▶ [Your task] Once you have read the listing below, output it again exactly.

====== Provided data ======

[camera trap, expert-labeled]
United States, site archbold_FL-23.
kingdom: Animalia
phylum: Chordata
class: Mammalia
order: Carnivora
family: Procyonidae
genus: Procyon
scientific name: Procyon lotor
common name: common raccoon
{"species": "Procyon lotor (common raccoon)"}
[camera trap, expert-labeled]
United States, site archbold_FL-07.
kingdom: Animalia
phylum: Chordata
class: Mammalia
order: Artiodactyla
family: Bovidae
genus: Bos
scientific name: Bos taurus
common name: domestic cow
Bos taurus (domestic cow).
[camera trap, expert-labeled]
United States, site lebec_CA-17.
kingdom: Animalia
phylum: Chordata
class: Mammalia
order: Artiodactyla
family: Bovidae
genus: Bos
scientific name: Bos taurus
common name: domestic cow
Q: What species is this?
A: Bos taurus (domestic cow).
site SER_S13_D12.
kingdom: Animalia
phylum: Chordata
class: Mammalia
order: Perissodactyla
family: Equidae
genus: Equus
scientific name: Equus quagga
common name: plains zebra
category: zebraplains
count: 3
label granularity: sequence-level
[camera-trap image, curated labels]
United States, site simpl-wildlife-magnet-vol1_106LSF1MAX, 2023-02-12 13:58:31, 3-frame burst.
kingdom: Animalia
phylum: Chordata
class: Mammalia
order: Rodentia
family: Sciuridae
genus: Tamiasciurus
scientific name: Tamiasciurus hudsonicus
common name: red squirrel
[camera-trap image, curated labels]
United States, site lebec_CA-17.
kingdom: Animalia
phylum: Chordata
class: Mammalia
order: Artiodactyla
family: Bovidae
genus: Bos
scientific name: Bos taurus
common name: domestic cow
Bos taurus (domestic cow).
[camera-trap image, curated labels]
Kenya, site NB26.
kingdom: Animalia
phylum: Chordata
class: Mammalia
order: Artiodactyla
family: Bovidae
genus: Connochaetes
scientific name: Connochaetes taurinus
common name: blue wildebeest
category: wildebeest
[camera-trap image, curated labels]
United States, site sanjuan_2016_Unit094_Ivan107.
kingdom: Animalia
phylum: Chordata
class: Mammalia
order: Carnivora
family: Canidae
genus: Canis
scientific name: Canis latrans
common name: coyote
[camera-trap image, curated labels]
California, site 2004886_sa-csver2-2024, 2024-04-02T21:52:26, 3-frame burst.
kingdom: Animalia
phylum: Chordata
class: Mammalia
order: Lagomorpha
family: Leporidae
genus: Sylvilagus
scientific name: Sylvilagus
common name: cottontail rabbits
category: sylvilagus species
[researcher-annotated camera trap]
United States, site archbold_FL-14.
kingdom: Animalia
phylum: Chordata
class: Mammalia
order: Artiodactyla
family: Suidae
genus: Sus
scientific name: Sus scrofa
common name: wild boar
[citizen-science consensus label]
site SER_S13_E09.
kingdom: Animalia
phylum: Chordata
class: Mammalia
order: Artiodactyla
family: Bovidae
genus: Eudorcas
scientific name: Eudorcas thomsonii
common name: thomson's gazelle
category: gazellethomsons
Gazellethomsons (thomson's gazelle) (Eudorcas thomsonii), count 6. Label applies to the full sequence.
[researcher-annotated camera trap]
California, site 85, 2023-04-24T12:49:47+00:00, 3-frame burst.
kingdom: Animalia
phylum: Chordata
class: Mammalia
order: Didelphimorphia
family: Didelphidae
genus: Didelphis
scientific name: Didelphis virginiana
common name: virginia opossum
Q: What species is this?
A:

======

▶ [Output]
[camera trap, expert-labeled]
United States, site archbold_FL-23.
kingdom: Animalia
phylum: Chordata
class: Mammalia
order: Carnivora
family: Procyonidae
genus: Procyon
scientific name: Procyon lotor
common name: common raccoon
{"species": "Procyon lotor (common raccoon)"}
[camera trap, expert-labeled]
United States, site archbold_FL-07.
kingdom: Animalia
phylum: Chordata
class: Mammalia
order: Artiodactyla
family: Bovidae
genus: Bos
scientific name: Bos taurus
common name: domestic cow
Bos taurus (domestic cow).
[camera trap, expert-labeled]
United States, site lebec_CA-17.
kingdom: Animalia
phylum: Chordata
class: Mammalia
order: Artiodactyla
family: Bovidae
genus: Bos
scientific name: Bos taurus
common name: domestic cow
Q: What species is this?
A: Bos taurus (domestic cow).
site SER_S13_D12.
kingdom: Animalia
phylum: Chordata
class: Mammalia
order: Perissodactyla
family: Equidae
genus: Equus
scientific name: Equus quagga
common name: plains zebra
category: zebraplains
count: 3
label granularity: sequence-level
[camera-trap image, curated labels]
United States, site simpl-wildlife-magnet-vol1_106LSF1MAX, 2023-02-12 13:58:31, 3-frame burst.
kingdom: Animalia
phylum: Chordata
class: Mammalia
order: Rodentia
family: Sciuridae
genus: Tamiasciurus
scientific name: Tamiasciurus hudsonicus
common name: red squirrel
[camera-trap image, curated labels]
United States, site lebec_CA-17.
kingdom: Animalia
phylum: Chordata
class: Mammalia
order: Artiodactyla
family: Bovidae
genus: Bos
scientific name: Bos taurus
common name: domestic cow
Bos taurus (domestic cow).
[camera-trap image, curated labels]
Kenya, site NB26.
kingdom: Animalia
phylum: Chordata
class: Mammalia
order: Artiodactyla
family: Bovidae
genus: Connochaetes
scientific name: Connochaetes taurinus
common name: blue wildebeest
category: wildebeest
[camera-trap image, curated labels]
United States, site sanjuan_2016_Unit094_Ivan107.
kingdom: Animalia
phylum: Chordata
class: Mammalia
order: Carnivora
family: Canidae
genus: Canis
scientific name: Canis latrans
common name: coyote
[camera-trap image, curated labels]
California, site 2004886_sa-csver2-2024, 2024-04-02T21:52:26, 3-frame burst.
kingdom: Animalia
phylum: Chordata
class: Mammalia
order: Lagomorpha
family: Leporidae
genus: Sylvilagus
scientific name: Sylvilagus
common name: cottontail rabbits
category: sylvilagus species
[researcher-annotated camera trap]
United States, site archbold_FL-14.
kingdom: Animalia
phylum: Chordata
class: Mammalia
order: Artiodactyla
family: Suidae
genus: Sus
scientific name: Sus scrofa
common name: wild boar
[citizen-science consensus label]
site SER_S13_E09.
kingdom: Animalia
phylum: Chordata
class: Mammalia
order: Artiodactyla
family: Bovidae
genus: Eudorcas
scientific name: Eudorcas thomsonii
common name: thomson's gazelle
category: gazellethomsons
Gazellethomsons (thomson's gazelle) (Eudorcas thomsonii), count 6. Label applies to the full sequence.
[researcher-annotated camera trap]
California, site 85, 2023-04-24T12:49:47+00:00, 3-frame burst.
kingdom: Animalia
phylum: Chordata
class: Mammalia
order: Didelphimorphia
family: Didelphidae
genus: Didelphis
scientific name: Didelphis virginiana
common name: virginia opossum
Q: What species is this?
A:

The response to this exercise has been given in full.